--- Instructions to follow ---
Extract every line of text from the material below, unchanged and in order, and leave the pictures out of your answer.

===============

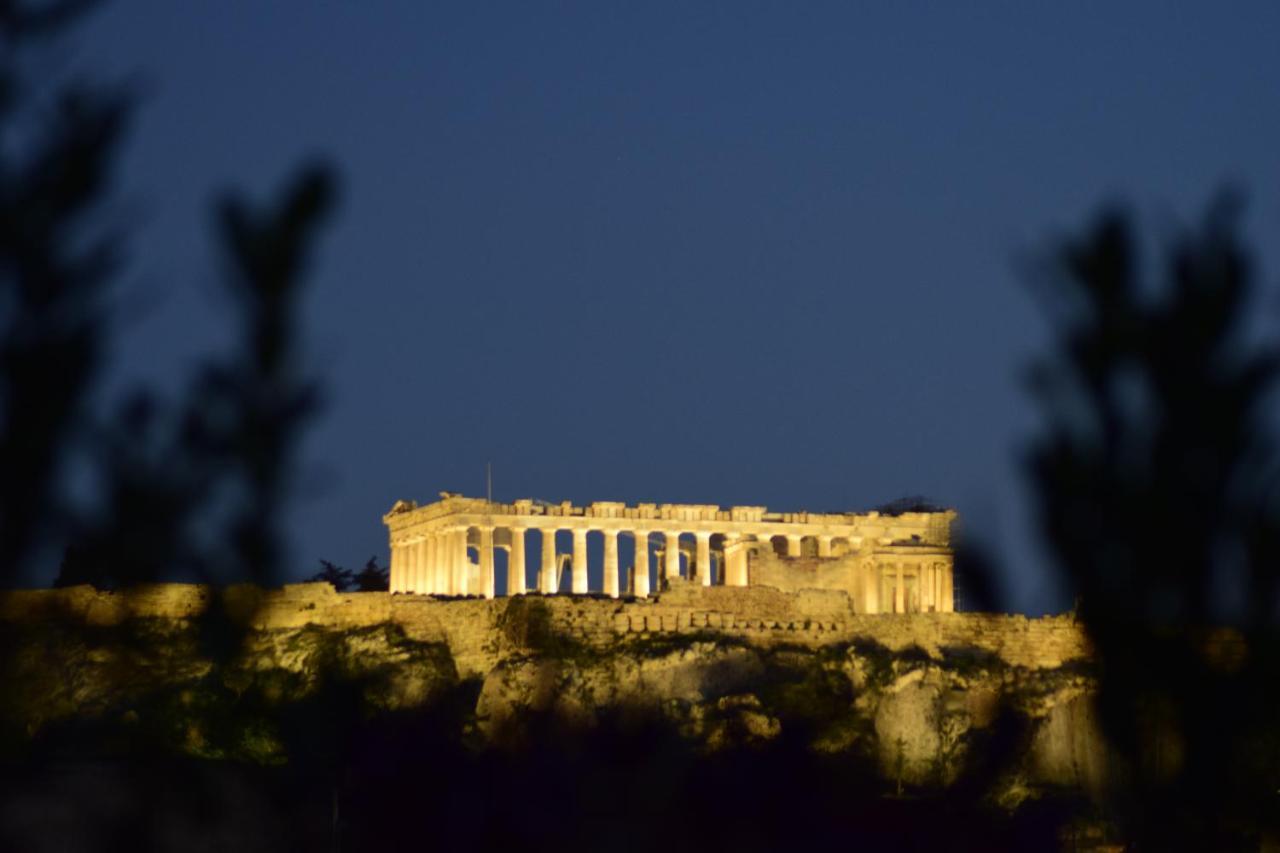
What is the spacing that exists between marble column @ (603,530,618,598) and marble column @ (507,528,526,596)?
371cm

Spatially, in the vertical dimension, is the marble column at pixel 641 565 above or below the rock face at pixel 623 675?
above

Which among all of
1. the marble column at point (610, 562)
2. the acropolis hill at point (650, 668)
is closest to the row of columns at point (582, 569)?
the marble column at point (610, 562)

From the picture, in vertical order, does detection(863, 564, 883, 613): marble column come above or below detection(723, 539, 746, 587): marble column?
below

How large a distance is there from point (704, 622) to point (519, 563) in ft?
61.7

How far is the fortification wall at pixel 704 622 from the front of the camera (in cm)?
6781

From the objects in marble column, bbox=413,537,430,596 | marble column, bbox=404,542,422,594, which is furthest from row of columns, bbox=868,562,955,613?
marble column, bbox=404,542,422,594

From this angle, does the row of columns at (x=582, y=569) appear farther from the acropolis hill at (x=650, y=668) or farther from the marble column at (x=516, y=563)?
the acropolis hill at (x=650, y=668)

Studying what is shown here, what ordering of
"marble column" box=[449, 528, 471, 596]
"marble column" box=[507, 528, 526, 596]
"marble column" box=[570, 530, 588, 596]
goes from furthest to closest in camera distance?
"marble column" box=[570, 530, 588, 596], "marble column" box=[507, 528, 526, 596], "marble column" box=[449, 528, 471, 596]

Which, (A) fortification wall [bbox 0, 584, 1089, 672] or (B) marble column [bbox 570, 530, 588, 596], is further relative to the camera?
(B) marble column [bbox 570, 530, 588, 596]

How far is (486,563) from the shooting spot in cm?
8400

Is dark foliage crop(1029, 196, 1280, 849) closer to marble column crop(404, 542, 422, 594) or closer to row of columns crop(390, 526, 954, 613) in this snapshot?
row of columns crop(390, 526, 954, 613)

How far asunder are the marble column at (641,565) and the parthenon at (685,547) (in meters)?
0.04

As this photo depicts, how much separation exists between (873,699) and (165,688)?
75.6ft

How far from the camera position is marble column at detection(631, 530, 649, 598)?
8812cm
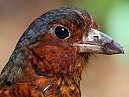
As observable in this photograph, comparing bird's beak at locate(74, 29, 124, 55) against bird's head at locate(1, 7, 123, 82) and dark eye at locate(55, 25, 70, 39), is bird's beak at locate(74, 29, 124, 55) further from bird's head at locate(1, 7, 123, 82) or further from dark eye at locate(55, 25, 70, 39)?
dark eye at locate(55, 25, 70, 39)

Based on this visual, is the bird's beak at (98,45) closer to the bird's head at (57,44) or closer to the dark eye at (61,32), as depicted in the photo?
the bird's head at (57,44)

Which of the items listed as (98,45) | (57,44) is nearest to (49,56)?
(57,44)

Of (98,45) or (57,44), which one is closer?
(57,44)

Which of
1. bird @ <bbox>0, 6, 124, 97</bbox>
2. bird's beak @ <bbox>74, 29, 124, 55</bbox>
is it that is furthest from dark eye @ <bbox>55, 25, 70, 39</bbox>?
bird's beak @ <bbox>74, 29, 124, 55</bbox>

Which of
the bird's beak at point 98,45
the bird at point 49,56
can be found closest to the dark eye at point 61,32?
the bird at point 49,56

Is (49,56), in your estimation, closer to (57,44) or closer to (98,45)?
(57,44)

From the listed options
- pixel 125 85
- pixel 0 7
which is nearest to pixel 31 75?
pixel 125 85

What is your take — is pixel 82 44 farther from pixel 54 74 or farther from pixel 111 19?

===============

--- Full solution ---
What is the spacing that exists between marble column @ (603,530,618,598) and marble column @ (507,528,526,596)?
371cm

Spatially, in the vertical dimension, is the marble column at pixel 641 565 above or below the rock face at pixel 623 675?
above

Which among all of
1. the marble column at point (610, 562)
2. the acropolis hill at point (650, 668)
is closest to the row of columns at point (582, 569)?
the marble column at point (610, 562)

From the picture, in vertical order, does detection(863, 564, 883, 613): marble column come above or below detection(723, 539, 746, 587): marble column?
below

How large a distance is there from point (704, 622) to point (519, 563) in ft?
61.7

How far is the fortification wall at pixel 704 622 from the front of the camera (in cm)?
6781

From the objects in marble column, bbox=413,537,430,596 | marble column, bbox=404,542,422,594, which is furthest from row of columns, bbox=868,562,955,613?
marble column, bbox=404,542,422,594

From this angle, does the row of columns at (x=582, y=569) appear farther from the acropolis hill at (x=650, y=668) or farther from the marble column at (x=516, y=563)?
the acropolis hill at (x=650, y=668)

Studying what is shown here, what ordering of
"marble column" box=[449, 528, 471, 596]
"marble column" box=[507, 528, 526, 596]
"marble column" box=[570, 530, 588, 596]
goes from furthest to closest in camera distance?
"marble column" box=[570, 530, 588, 596], "marble column" box=[507, 528, 526, 596], "marble column" box=[449, 528, 471, 596]

Which, (A) fortification wall [bbox 0, 584, 1089, 672] or (B) marble column [bbox 570, 530, 588, 596], is further relative to the camera?
(B) marble column [bbox 570, 530, 588, 596]

How far is (486,563) from the shooting spot in cm?
8400

Is dark foliage crop(1029, 196, 1280, 849) closer to marble column crop(404, 542, 422, 594) or closer to row of columns crop(390, 526, 954, 613) in this snapshot?
row of columns crop(390, 526, 954, 613)

How far asunder are the marble column at (641,565) and the parthenon at (685,547) (in meters)?
0.04

As this photo depicts, how much separation exists between (873,699) and (165,688)?
75.6ft

How far from the camera position is marble column at detection(631, 530, 649, 598)?
8812cm
As observable in this photograph, comparing bird's beak at locate(74, 29, 124, 55) against bird's head at locate(1, 7, 123, 82) and dark eye at locate(55, 25, 70, 39), is bird's beak at locate(74, 29, 124, 55) further from bird's head at locate(1, 7, 123, 82) or further from dark eye at locate(55, 25, 70, 39)?
dark eye at locate(55, 25, 70, 39)

Based on this visual, is the bird's beak at (98,45) closer to the bird's head at (57,44) or closer to the dark eye at (61,32), as depicted in the photo?
the bird's head at (57,44)

Which of the items listed as (98,45) | (57,44) is nearest to (49,56)?
(57,44)

Of (98,45) or (57,44), which one is closer?
(57,44)

Which of
1. bird @ <bbox>0, 6, 124, 97</bbox>
2. bird's beak @ <bbox>74, 29, 124, 55</bbox>
is it that is furthest from dark eye @ <bbox>55, 25, 70, 39</bbox>?
bird's beak @ <bbox>74, 29, 124, 55</bbox>

Which of
the bird's beak at point 98,45
the bird at point 49,56
can be found closest to the dark eye at point 61,32?
the bird at point 49,56

Is (49,56), in your estimation, closer to (57,44) or closer to (98,45)?
(57,44)

From the listed options
- pixel 125 85
- pixel 0 7
which is nearest to pixel 31 75?
pixel 125 85

What is your take — is pixel 82 44 farther from pixel 54 74 or farther from pixel 111 19?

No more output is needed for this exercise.